Stored data:
--- start ---

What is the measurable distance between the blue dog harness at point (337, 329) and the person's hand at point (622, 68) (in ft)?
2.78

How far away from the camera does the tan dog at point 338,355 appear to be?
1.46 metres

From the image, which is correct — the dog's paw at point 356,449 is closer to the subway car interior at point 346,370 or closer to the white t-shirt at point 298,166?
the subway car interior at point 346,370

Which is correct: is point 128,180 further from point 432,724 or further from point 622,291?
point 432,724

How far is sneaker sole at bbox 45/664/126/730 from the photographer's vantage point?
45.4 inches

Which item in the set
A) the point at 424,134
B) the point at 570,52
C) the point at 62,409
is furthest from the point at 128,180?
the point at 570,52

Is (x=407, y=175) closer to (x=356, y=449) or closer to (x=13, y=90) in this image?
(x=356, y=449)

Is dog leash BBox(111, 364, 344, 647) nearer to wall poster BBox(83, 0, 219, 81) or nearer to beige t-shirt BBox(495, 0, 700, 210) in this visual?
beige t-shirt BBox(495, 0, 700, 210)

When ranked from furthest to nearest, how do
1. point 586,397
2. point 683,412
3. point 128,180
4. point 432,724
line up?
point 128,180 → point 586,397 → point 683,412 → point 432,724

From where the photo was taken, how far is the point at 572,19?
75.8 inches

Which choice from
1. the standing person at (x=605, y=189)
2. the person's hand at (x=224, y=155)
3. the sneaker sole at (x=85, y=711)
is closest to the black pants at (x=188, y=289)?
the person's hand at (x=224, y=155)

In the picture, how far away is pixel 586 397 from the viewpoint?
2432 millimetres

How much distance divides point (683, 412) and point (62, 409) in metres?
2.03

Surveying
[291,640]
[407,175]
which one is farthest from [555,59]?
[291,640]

--- end ---

- **Your task**
Copy out all of the material again, putting "nearer to" in place of "closer to" each time it occurs and leaving everything else untouched.

- **Response for this exercise**
What is the measurable distance between the blue dog harness at point (337, 329) and the person's hand at point (622, 68) (in ft)?
2.78

How far away from the camera does the tan dog at point 338,355 appear to be?
1.46 metres

From the image, which is correct — the dog's paw at point 356,449 is nearer to the subway car interior at point 346,370 or nearer to the white t-shirt at point 298,166?
the subway car interior at point 346,370

Which is correct: is point 128,180 further from point 432,724 or further from point 622,291?
point 432,724

How far is sneaker sole at bbox 45/664/126/730 from the photographer's vantage point?
45.4 inches

Which item in the set
A) the point at 424,134
B) the point at 570,52
C) the point at 62,409
is furthest from the point at 128,180?
the point at 570,52

Is (x=407, y=175) nearer to (x=356, y=449) or nearer to (x=13, y=90) in this image?
(x=356, y=449)

Is dog leash BBox(111, 364, 344, 647) nearer to wall poster BBox(83, 0, 219, 81) or nearer to beige t-shirt BBox(495, 0, 700, 210) in this visual?
beige t-shirt BBox(495, 0, 700, 210)

When ranked from furthest to nearest, how do
1. point 586,397
2. point 683,412
3. point 128,180
4. point 432,724
line up?
point 128,180 → point 586,397 → point 683,412 → point 432,724

From where the photo was taken, how far is the point at 572,19?
75.8 inches

Which choice from
1. the standing person at (x=605, y=189)
2. the person's hand at (x=224, y=155)
3. the sneaker sole at (x=85, y=711)
is closest to the black pants at (x=188, y=289)?
the person's hand at (x=224, y=155)

In the picture, how far away is pixel 586 397 from the viewpoint?
2432 millimetres

How much distance divides point (683, 412) and point (62, 409) in metres?
2.03

Surveying
[291,640]
[407,175]
which one is farthest from [555,59]?
[291,640]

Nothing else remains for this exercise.